WHAT THE TASK ASKS:
Return only the number of lines in the entries below that hold the word "inhibition".

RECORDS:
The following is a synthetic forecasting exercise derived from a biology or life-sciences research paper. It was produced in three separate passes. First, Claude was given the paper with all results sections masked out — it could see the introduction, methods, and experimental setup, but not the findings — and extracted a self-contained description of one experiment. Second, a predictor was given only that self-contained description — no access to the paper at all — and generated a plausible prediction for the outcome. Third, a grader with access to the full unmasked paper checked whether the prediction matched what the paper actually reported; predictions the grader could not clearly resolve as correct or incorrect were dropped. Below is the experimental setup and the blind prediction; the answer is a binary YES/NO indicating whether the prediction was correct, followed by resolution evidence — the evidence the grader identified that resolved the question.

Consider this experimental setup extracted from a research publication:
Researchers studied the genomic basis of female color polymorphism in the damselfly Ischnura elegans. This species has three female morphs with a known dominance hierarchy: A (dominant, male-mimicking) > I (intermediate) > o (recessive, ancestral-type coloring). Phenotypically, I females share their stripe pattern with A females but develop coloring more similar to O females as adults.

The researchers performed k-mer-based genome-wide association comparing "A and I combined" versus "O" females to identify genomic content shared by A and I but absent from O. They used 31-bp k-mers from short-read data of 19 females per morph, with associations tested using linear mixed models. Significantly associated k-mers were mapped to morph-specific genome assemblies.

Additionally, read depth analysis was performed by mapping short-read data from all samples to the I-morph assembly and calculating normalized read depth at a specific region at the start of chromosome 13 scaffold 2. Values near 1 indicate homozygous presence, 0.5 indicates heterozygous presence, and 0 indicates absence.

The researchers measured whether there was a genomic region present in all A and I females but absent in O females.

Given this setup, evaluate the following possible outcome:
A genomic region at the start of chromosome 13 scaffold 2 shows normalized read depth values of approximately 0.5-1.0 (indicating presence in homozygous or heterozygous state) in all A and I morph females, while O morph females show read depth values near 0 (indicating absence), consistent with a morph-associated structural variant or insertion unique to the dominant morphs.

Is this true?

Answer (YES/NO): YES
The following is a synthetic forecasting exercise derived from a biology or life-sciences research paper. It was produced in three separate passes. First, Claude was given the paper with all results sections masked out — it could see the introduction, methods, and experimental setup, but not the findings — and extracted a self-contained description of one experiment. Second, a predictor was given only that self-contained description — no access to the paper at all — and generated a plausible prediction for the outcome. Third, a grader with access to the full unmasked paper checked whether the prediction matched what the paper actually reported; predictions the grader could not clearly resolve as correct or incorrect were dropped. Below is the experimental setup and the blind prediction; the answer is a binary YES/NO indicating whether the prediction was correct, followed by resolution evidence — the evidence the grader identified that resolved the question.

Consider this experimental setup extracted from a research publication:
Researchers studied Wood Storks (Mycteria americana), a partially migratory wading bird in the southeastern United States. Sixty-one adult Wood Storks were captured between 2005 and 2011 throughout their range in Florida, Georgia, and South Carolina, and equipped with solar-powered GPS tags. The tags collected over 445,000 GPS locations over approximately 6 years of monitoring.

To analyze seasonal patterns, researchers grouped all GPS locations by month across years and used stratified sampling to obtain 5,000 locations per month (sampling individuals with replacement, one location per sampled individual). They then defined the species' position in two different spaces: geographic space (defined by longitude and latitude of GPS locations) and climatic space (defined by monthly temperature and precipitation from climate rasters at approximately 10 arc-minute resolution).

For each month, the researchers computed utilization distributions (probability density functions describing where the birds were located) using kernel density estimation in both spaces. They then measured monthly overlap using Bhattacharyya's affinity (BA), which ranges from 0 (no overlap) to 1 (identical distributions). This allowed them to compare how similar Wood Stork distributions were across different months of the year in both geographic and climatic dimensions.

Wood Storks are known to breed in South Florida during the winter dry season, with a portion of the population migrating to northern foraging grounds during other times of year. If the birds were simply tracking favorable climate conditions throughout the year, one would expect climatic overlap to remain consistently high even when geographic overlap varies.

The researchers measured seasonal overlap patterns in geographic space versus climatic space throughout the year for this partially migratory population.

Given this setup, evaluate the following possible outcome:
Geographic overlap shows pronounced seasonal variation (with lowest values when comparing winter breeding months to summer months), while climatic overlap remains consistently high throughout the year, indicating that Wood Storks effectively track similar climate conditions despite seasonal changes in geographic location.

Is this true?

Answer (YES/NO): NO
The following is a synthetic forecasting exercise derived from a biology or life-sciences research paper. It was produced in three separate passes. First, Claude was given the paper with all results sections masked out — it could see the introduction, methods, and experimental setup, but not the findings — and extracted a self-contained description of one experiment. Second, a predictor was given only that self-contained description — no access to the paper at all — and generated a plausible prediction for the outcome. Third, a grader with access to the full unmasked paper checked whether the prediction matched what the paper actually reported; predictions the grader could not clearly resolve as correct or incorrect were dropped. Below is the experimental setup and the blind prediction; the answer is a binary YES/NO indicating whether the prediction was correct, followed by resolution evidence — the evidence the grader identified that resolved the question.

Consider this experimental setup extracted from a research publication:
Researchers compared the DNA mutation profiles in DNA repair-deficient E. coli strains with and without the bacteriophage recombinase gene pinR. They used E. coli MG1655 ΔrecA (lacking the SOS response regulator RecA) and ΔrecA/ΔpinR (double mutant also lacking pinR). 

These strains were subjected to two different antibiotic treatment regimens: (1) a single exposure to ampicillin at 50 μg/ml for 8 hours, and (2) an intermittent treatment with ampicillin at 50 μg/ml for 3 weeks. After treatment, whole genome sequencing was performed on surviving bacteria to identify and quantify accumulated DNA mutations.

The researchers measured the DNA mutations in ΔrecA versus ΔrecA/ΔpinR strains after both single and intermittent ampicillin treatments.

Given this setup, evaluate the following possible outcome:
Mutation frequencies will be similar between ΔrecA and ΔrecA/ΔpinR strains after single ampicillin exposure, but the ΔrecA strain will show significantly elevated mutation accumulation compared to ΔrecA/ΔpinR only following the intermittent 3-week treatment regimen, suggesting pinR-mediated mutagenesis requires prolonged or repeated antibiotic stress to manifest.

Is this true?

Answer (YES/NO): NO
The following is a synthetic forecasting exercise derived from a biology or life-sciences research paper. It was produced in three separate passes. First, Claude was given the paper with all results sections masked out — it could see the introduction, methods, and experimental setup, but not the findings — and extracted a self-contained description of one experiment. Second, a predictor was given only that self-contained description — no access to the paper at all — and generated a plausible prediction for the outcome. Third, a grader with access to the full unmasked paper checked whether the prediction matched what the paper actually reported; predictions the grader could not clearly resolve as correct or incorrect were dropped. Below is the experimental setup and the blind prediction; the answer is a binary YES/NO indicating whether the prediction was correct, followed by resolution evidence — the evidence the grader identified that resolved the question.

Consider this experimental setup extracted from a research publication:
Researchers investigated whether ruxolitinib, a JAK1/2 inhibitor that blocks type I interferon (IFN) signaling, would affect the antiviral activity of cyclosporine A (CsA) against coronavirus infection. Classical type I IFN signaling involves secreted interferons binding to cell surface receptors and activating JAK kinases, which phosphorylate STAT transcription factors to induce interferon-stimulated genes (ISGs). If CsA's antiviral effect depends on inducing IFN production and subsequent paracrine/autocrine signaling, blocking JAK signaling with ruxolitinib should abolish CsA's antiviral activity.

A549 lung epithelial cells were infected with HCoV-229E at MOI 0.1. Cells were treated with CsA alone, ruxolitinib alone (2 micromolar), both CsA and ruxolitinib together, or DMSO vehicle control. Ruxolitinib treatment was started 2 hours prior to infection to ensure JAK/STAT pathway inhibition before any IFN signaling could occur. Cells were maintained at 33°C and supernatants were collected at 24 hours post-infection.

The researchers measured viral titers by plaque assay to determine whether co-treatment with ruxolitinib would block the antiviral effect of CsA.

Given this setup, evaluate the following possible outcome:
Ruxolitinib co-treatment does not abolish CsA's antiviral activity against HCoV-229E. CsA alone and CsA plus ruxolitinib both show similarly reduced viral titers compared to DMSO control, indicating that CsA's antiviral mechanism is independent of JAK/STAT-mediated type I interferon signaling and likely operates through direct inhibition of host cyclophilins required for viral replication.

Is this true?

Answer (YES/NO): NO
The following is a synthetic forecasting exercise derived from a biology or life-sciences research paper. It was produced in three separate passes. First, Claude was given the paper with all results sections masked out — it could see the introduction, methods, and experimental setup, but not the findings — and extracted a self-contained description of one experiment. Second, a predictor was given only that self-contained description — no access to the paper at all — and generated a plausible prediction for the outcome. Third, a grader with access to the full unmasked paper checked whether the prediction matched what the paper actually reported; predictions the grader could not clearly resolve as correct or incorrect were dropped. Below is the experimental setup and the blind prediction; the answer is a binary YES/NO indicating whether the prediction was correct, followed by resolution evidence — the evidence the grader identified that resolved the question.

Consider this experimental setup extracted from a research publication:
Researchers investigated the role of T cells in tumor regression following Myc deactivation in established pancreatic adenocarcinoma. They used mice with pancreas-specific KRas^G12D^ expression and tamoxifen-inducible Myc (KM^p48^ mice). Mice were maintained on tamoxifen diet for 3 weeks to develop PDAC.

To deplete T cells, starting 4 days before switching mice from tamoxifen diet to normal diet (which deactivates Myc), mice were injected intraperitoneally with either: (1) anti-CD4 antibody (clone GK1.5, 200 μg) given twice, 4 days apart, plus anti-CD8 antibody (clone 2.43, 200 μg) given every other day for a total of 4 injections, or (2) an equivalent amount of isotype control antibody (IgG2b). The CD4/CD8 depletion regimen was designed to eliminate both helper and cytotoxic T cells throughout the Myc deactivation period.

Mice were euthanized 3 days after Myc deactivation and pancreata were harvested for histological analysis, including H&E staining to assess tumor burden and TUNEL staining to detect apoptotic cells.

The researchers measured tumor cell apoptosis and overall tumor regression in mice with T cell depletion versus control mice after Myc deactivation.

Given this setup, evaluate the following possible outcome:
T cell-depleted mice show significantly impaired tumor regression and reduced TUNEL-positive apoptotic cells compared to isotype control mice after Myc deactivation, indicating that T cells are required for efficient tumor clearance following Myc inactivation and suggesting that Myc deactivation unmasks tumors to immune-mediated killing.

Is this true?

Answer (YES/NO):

EXERCISE OUTPUT:
2